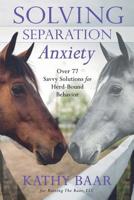 Solving Separation Anxiety: Over 77 Savvy Solutions for Herd-Bound Behavior 1537529951 Book Cover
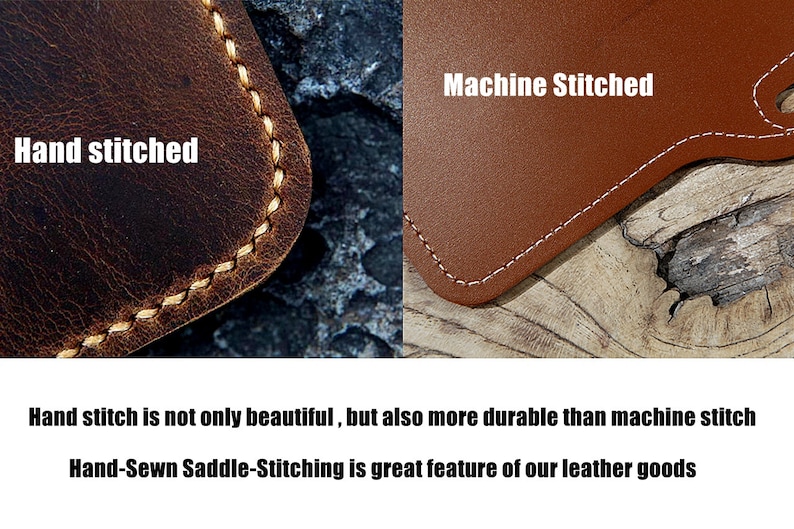 May include: Close-up of two leather pieces showing the difference between hand-stitched and machine-stitched leather. The hand-stitched leather has a more intricate and durable stitch. "Hand stitch is not only beautiful, but also more durable than machine stitch. Hand-Sewn Saddle-Stitching is great feature of our leather goods."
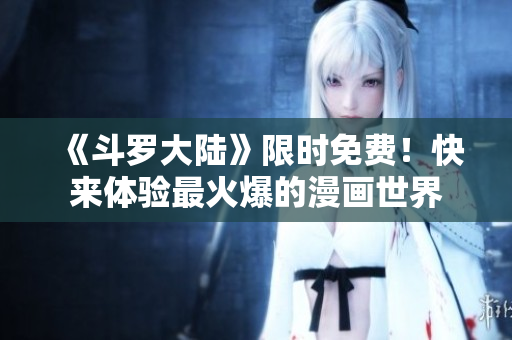《斗罗大陆》限时免费！快来体验最火爆的漫画世界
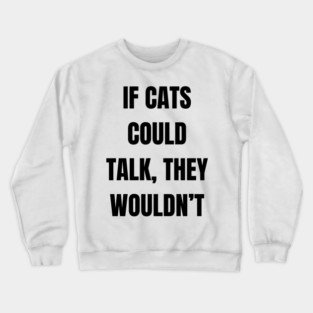 If cats could talk, they wouldn’t Crewneck Sweatshirt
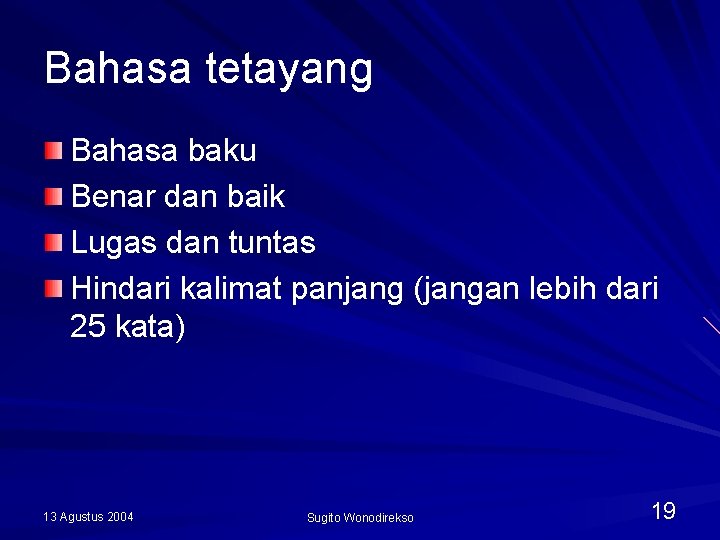 Bahasa tetayang Bahasa baku Benar dan baik Lugas dan tuntas Hindari kalimat panjang (jangan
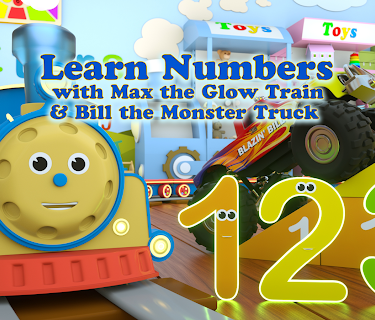 Learn Numbers with Max the Glow Train and Bill the Monster Truck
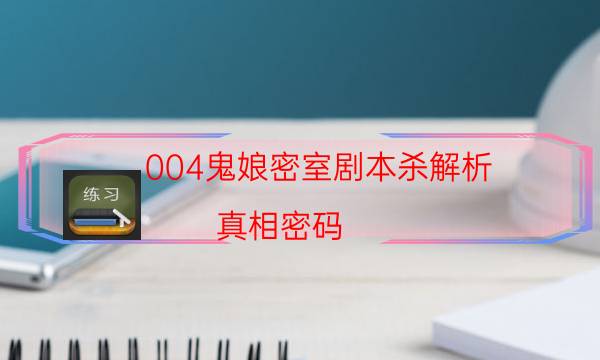 004鬼娘密室劇本殺解析-真相密碼-免費真相答案獲取
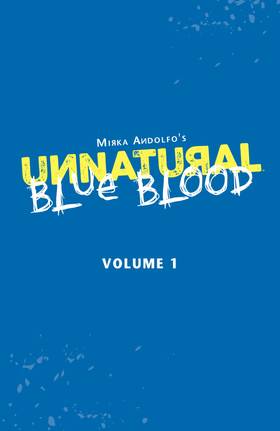 Read Unnatural: Blue Blood  1 Page 2 in English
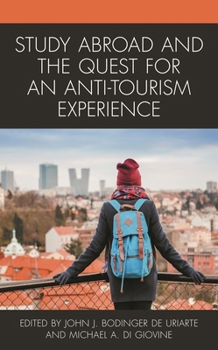 Hardcover Study Abroad and the Quest for an Anti-Tourism Experience Book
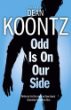 Odd is on our Side by D Koontz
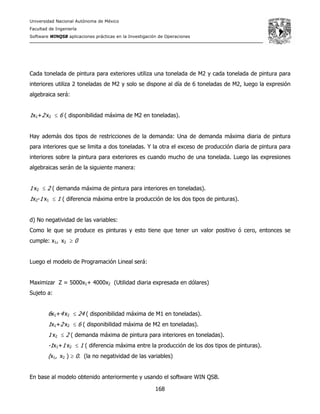 Universidad Nacional Autónoma de México
Facultad de Ingeniería
Software WINQSB aplicaciones prácticas en la Investigación de Operaciones
168
Cada tonelada de pintura para exteriores utiliza una tonelada de M2 y cada tonelada de pintura para
interiores utiliza 2 toneladas de M2 y solo se dispone al día de 6 toneladas de M2, luego la expresión
algebraica será:
1x1+2 x2 ≤ 6 ( disponibilidad máxima de M2 en toneladas).
Hay además dos tipos de restricciones de la demanda: Una de demanda máxima diaria de pintura
para interiores que se limita a dos toneladas. Y la otra el exceso de producción diaria de pintura para
interiores sobre la pintura para exteriores es cuando mucho de una tonelada. Luego las expresiones
algebraicas serán de la siguiente manera:
1 x2 ≤ 2 ( demanda máxima de pintura para interiores en toneladas).
1x2-1 x1 ≤ 1 ( diferencia máxima entre la producción de los dos tipos de pinturas).
d) No negatividad de las variables:
Como le que se produce es pinturas y esto tiene que tener un valor positivo ó cero, entonces se
cumple: x1, x2 ≥ 0
Luego el modelo de Programación Lineal será:
Maximizar Z = 5000x1+ 4000x2 (Utilidad diaria expresada en dólares)
Sujeto a:
6x1+4 x2 ≤ 24 ( disponibilidad máxima de M1 en toneladas).
1x1+2 x2 ≤ 6 ( disponibilidad máxima de M2 en toneladas).
1 x2 ≤ 2 ( demanda máxima de pintura para interiores en toneladas).
-1x1+1 x2 ≤ 1 ( diferencia máxima entre la producción de los dos tipos de pinturas).
(x1, x2 ) ≥ 0. (la no negatividad de las variables)
En base al modelo obtenido anteriormente y usando el software WIN QSB.
 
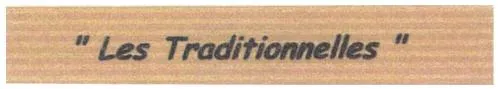 “ Les Traditionnelles ”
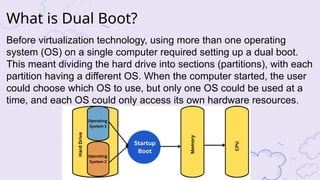 Before virtualization technology, using more than one operating
system (OS) on a single computer required setting up a dual boot.
This meant dividing the hard drive into sections (partitions), with each
partition having a different OS. When the computer started, the user
could choose which OS to use, but only one OS could be used at a
time, and each OS could only access its own hardware resources.
What is Dual Boot?
 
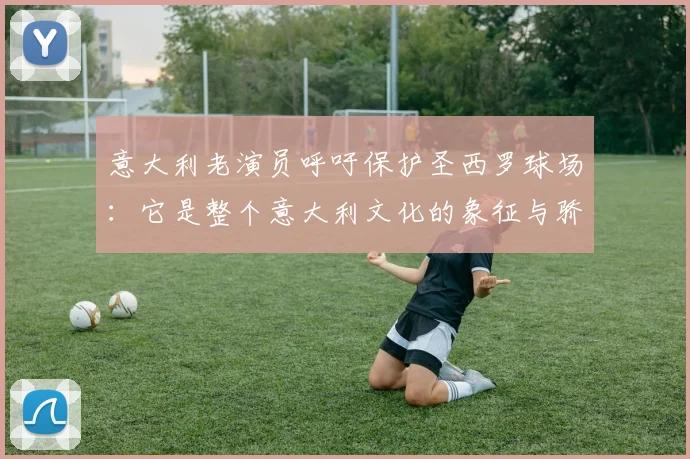 意大利老演员呼吁保护圣西罗球场：它是整个意大利文化的象征与骄傲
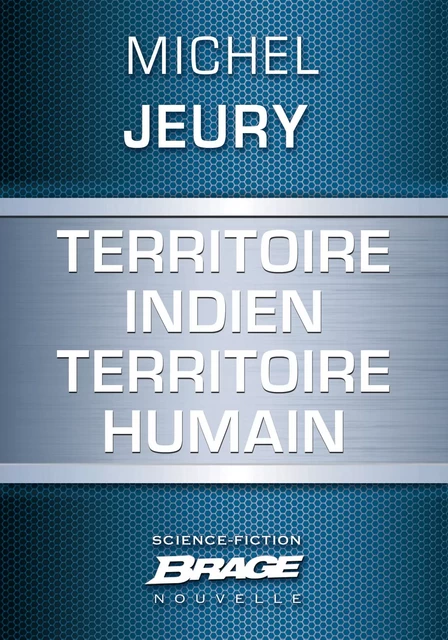 Territoire indien territoire humain - Michel Jeury - Bragelonne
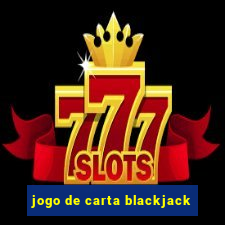 jogo de carta blackjack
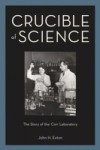 Crucible of Science: The Story of the Cori Laboratory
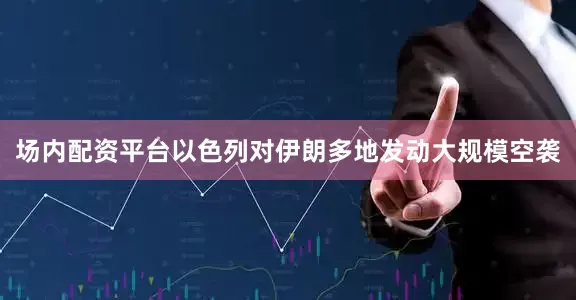 场内配资平台以色列对伊朗多地发动大规模空袭
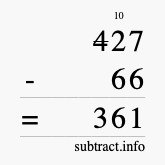 Calculate 427 minus 66 using long subtraction Calculate 427 minus 66 using long subtraction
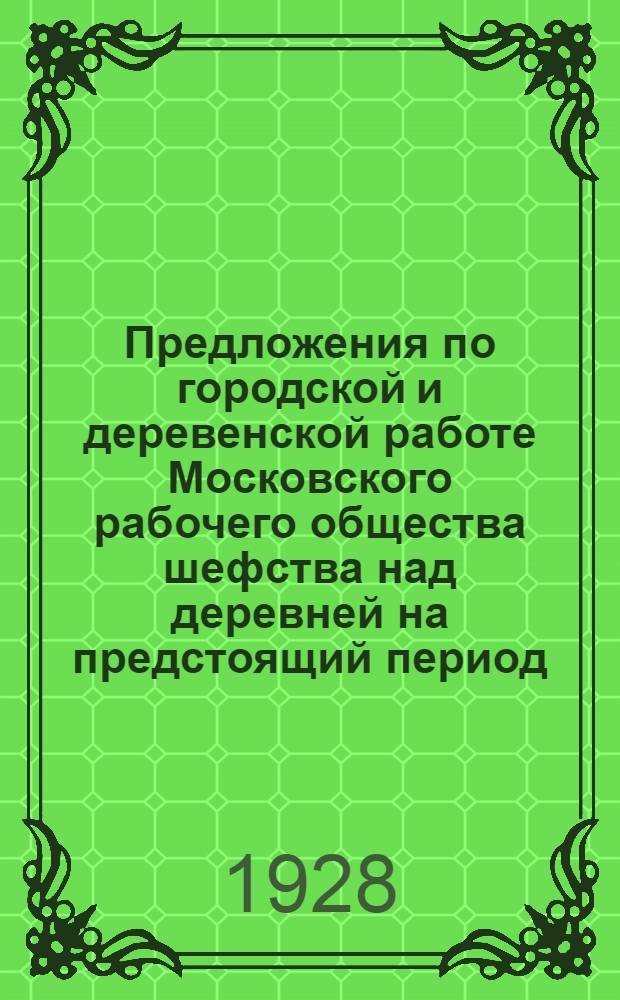 ... Предложения по городской и деревенской работе Московского рабочего общества шефства над деревней на предстоящий период : (К III-й губ. конференции Шефского о-ва)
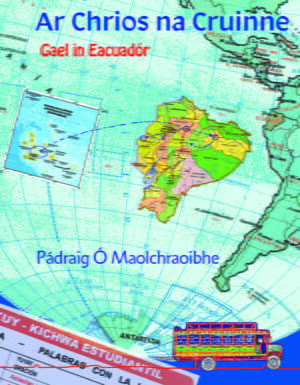 Ar Chrios na Cruinne Gael in Eacuadór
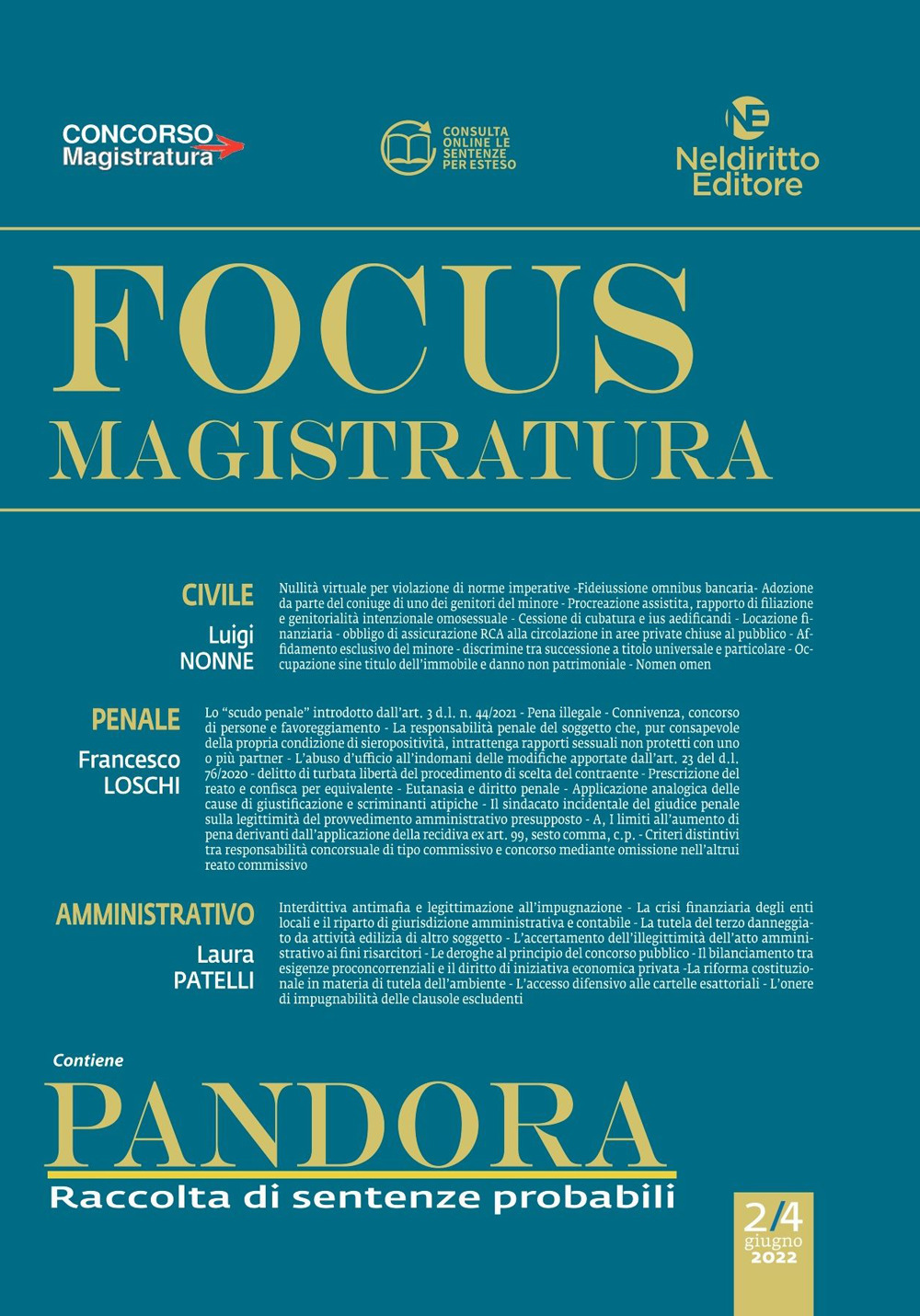 Focus magistratura. Concorso magistratura 2022: Civile, penale, amministrativo. Nuova ediz.. Vol. 2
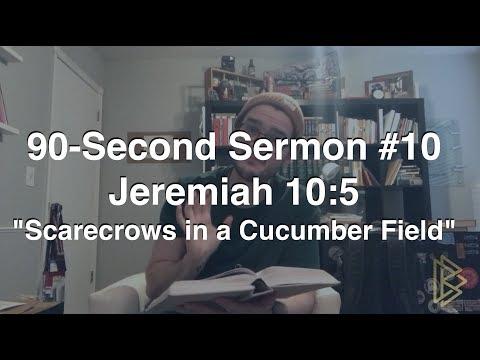90-Second Sermon || Jeremiah 10:5 || "Scarecrows in a Cucumber Field"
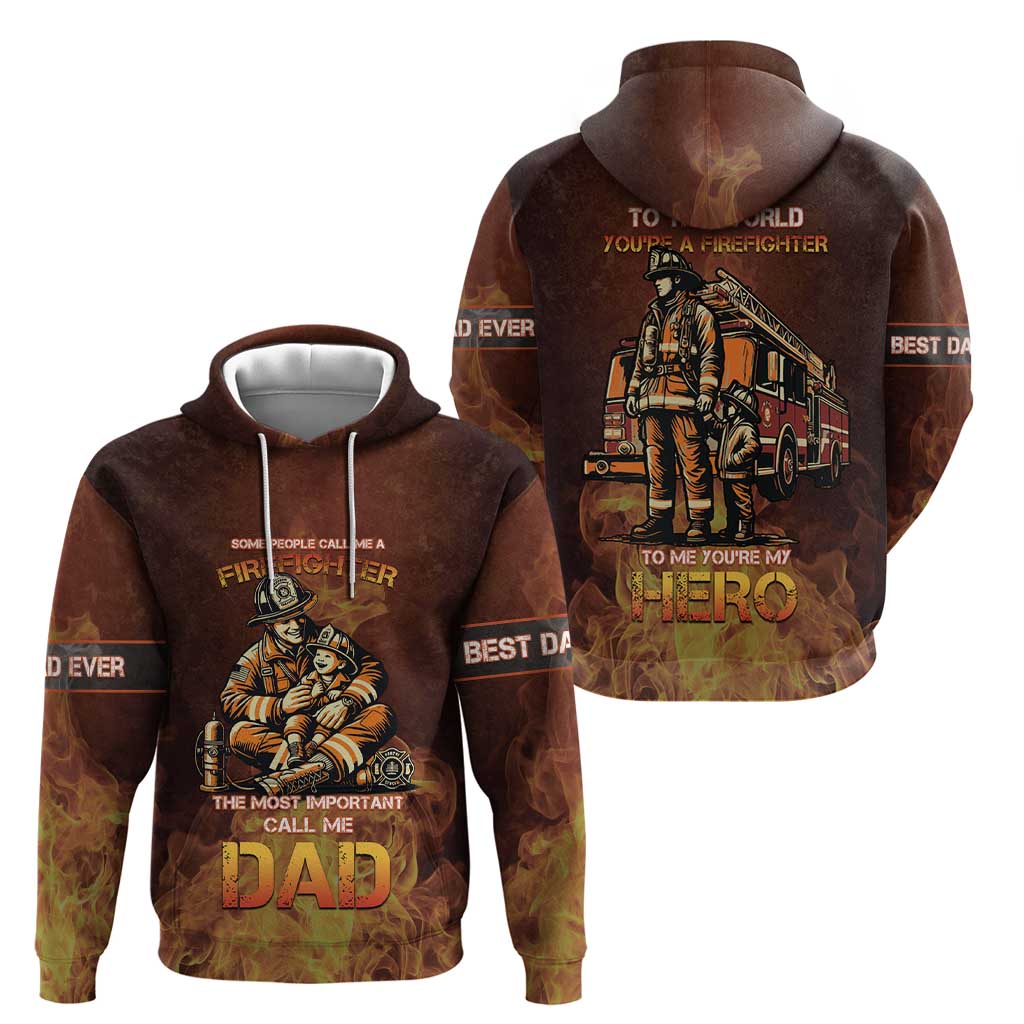 Firefighter Fathers Day Hoodie Best Dad Ever DT05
○ ○ ○ ○ ○
## Prompt
Please retype only the lines from the line that holds "cumple: x1, x2 ≥ 0" through the end of the records, exactly as they stand, and drop every picture.

## Written response
cumple: x1, x2 ≥ 0
Luego el modelo de Programación Lineal será:
Maximizar Z = 5000x1+ 4000x2 (Utilidad diaria expresada en dólares)
Sujeto a:
6x1+4 x2 ≤ 24 ( disponibilidad máxima de M1 en toneladas).
1x1+2 x2 ≤ 6 ( disponibilidad máxima de M2 en toneladas).
1 x2 ≤ 2 ( demanda máxima de pintura para interiores en toneladas).
-1x1+1 x2 ≤ 1 ( diferencia máxima entre la producción de los dos tipos de pinturas).
(x1, x2 ) ≥ 0. (la no negatividad de las variables)
En base al modelo obtenido anteriormente y usando el software WIN QSB.
 
 “ Les Traditionnelles ”
 Before virtualization technology, using more than one operating
system (OS) on a single computer required setting up a dual boot.
This meant dividing the hard drive into sections (partitions), with each
partition having a different OS. When the computer started, the user
could choose which OS to use, but only one OS could be used at a
time, and each OS could only access its own hardware resources.
What is Dual Boot?
 
 意大利老演员呼吁保护圣西罗球场：它是整个意大利文化的象征与骄傲
 Territoire indien territoire humain - Michel Jeury - Bragelonne
 jogo de carta blackjack
 Crucible of Science: The Story of the Cori Laboratory
 场内配资平台以色列对伊朗多地发动大规模空袭
 Calculate 427 minus 66 using long subtraction Calculate 427 minus 66 using long subtraction
 ... Предложения по городской и деревенской работе Московского рабочего общества шефства над деревней на предстоящий период : (К III-й губ. конференции Шефского о-ва)
 Ar Chrios na Cruinne Gael in Eacuadór
 Focus magistratura. Concorso magistratura 2022: Civile, penale, amministrativo. Nuova ediz.. Vol. 2
90-Second Sermon || Jeremiah 10:5 || "Scarecrows in a Cucumber Field"
 Firefighter Fathers Day Hoodie Best Dad Ever DT05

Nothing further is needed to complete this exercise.